» WHAT THE EXERCISE ASKS
Copy each of the items below word for word, without the pictures.

#### SUPPLIED MATERIAL

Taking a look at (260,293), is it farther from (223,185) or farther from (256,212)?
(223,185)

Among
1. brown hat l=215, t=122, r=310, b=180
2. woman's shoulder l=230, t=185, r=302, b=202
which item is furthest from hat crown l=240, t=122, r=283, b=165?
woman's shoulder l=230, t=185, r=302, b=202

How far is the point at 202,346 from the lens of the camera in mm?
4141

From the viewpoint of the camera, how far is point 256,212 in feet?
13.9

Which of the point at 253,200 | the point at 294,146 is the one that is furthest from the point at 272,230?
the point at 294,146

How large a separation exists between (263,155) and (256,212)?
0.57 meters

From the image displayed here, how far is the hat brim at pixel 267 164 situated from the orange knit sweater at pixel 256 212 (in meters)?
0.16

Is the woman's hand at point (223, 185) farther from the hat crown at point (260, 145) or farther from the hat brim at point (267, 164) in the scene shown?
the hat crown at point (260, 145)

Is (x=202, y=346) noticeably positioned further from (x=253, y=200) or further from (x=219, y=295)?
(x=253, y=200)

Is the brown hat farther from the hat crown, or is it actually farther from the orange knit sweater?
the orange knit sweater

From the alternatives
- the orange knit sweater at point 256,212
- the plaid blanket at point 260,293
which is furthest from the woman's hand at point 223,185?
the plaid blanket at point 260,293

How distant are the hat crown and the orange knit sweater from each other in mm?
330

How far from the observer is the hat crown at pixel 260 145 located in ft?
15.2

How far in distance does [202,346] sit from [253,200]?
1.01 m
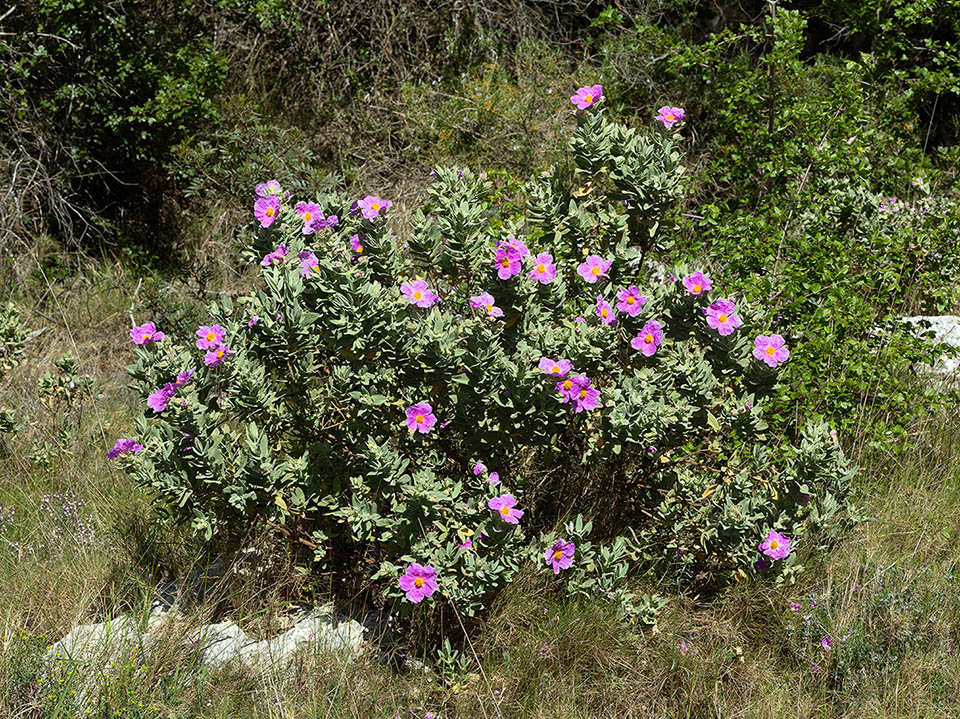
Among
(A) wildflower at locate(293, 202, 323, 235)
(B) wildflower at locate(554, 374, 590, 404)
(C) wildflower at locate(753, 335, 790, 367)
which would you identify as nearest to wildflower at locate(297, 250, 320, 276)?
(A) wildflower at locate(293, 202, 323, 235)

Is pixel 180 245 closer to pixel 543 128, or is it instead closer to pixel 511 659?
pixel 543 128

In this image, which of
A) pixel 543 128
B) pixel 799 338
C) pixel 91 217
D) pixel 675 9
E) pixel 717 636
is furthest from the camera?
pixel 675 9

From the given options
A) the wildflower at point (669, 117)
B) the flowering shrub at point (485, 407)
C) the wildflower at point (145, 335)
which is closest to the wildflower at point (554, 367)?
the flowering shrub at point (485, 407)

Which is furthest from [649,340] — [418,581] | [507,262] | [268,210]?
[268,210]

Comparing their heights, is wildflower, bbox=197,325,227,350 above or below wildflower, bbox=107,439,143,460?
above

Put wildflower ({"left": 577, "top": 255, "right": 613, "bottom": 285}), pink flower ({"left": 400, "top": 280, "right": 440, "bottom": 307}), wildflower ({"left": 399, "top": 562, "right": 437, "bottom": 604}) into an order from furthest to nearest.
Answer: wildflower ({"left": 577, "top": 255, "right": 613, "bottom": 285}) < pink flower ({"left": 400, "top": 280, "right": 440, "bottom": 307}) < wildflower ({"left": 399, "top": 562, "right": 437, "bottom": 604})

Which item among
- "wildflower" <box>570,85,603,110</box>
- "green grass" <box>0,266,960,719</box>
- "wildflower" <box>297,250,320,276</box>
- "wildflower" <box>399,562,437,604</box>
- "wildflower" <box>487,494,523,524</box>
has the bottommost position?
"green grass" <box>0,266,960,719</box>

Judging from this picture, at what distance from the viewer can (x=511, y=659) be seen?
8.53 ft

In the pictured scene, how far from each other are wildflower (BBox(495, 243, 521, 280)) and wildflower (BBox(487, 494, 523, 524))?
610mm

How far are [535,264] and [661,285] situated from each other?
0.40m

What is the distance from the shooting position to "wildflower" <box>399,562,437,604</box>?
2.42 m

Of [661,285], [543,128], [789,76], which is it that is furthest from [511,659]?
[543,128]

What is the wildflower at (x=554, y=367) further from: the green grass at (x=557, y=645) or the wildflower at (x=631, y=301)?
the green grass at (x=557, y=645)

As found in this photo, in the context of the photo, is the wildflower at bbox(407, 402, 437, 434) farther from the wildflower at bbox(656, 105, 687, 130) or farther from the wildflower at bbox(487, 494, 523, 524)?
the wildflower at bbox(656, 105, 687, 130)
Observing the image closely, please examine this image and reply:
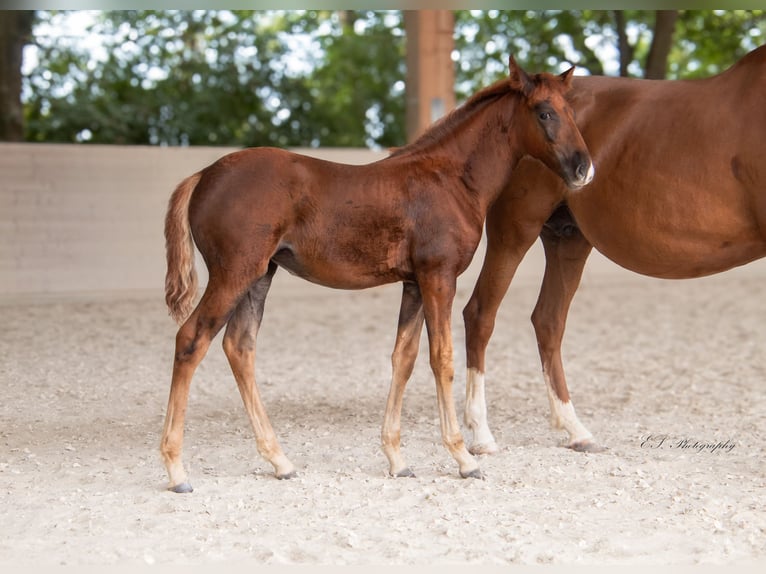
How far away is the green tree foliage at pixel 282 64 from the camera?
12.7 m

########

» TASK ANSWER
Taking a look at (260,293), is it farther from (223,185) or farther from (256,212)?
(223,185)

Among
1. brown hat l=215, t=122, r=310, b=180
2. woman's shoulder l=230, t=185, r=302, b=202
which item is furthest from hat crown l=240, t=122, r=283, b=165?
woman's shoulder l=230, t=185, r=302, b=202

How far is the point at 202,346 from the lens of the camera in mm?
4141

From the viewpoint of the camera, how far is point 256,212 in feet?
13.9

Which of the point at 253,200 | the point at 294,146 is the one that is furthest from the point at 272,230?
the point at 294,146

How large a separation exists between (263,155) and (256,212)?
0.57 meters

From the image displayed here, how far is the hat brim at pixel 267 164 situated from the orange knit sweater at pixel 256 212 (in meters)?
0.16

Is the woman's hand at point (223, 185) farther from the hat crown at point (260, 145) or farther from the hat brim at point (267, 164) in the scene shown?
the hat crown at point (260, 145)

Is (x=202, y=346) noticeably positioned further from (x=253, y=200) or further from (x=219, y=295)?
(x=253, y=200)

Is the brown hat farther from the hat crown, or is it actually farther from the orange knit sweater?
the orange knit sweater

From the alternatives
- the orange knit sweater at point 256,212
- the plaid blanket at point 260,293
which is furthest from the woman's hand at point 223,185?
the plaid blanket at point 260,293

How distant are the hat crown and the orange knit sweater from each other in mm?
330

How far from the observer is the hat crown at pixel 260 145 located in ft?
15.2

How far in distance does [202,346] sit from [253,200]?
1.01 m
Among
(A) wildflower at locate(293, 202, 323, 235)
(B) wildflower at locate(554, 374, 590, 404)
(C) wildflower at locate(753, 335, 790, 367)
which would you identify as nearest to wildflower at locate(297, 250, 320, 276)?
(A) wildflower at locate(293, 202, 323, 235)

Is pixel 180 245 closer to pixel 543 128, or is it instead closer to pixel 511 659?
pixel 543 128

In this image, which of
A) pixel 543 128
B) pixel 799 338
C) pixel 91 217
D) pixel 675 9
E) pixel 717 636
is furthest from the camera?
pixel 675 9

From the given options
A) the wildflower at point (669, 117)
B) the flowering shrub at point (485, 407)
C) the wildflower at point (145, 335)
which is closest to the wildflower at point (554, 367)?
the flowering shrub at point (485, 407)

Which is furthest from [649,340] — [418,581] | [507,262] | [268,210]?
[268,210]

Comparing their heights, is wildflower, bbox=197,325,227,350 above or below wildflower, bbox=107,439,143,460?
above

Put wildflower ({"left": 577, "top": 255, "right": 613, "bottom": 285}), pink flower ({"left": 400, "top": 280, "right": 440, "bottom": 307}), wildflower ({"left": 399, "top": 562, "right": 437, "bottom": 604}) into an order from furthest to nearest.
Answer: wildflower ({"left": 577, "top": 255, "right": 613, "bottom": 285}) < pink flower ({"left": 400, "top": 280, "right": 440, "bottom": 307}) < wildflower ({"left": 399, "top": 562, "right": 437, "bottom": 604})

Which item among
- "wildflower" <box>570,85,603,110</box>
- "green grass" <box>0,266,960,719</box>
- "wildflower" <box>297,250,320,276</box>
- "wildflower" <box>399,562,437,604</box>
- "wildflower" <box>487,494,523,524</box>
has the bottommost position?
"green grass" <box>0,266,960,719</box>

Judging from this picture, at what distance from the viewer can (x=511, y=659) be seen?
8.53 ft

In the pictured scene, how far from each other are wildflower (BBox(495, 243, 521, 280)) and wildflower (BBox(487, 494, 523, 524))?
610mm

How far are [535,264] and [661,285] situated from each other?
0.40m

What is the distance from the shooting position to "wildflower" <box>399,562,437,604</box>?
2.42 m

Of [661,285], [543,128], [789,76], which is it that is furthest from [511,659]?
[543,128]

What is the wildflower at (x=554, y=367) further from: the green grass at (x=557, y=645) or the wildflower at (x=631, y=301)?
the green grass at (x=557, y=645)

As found in this photo, in the context of the photo, is the wildflower at bbox(407, 402, 437, 434) farther from the wildflower at bbox(656, 105, 687, 130) or farther from the wildflower at bbox(487, 494, 523, 524)?
the wildflower at bbox(656, 105, 687, 130)
Observing the image closely, please examine this image and reply:
How far away is the green tree foliage at pixel 282 64 from the camera?
12.7 m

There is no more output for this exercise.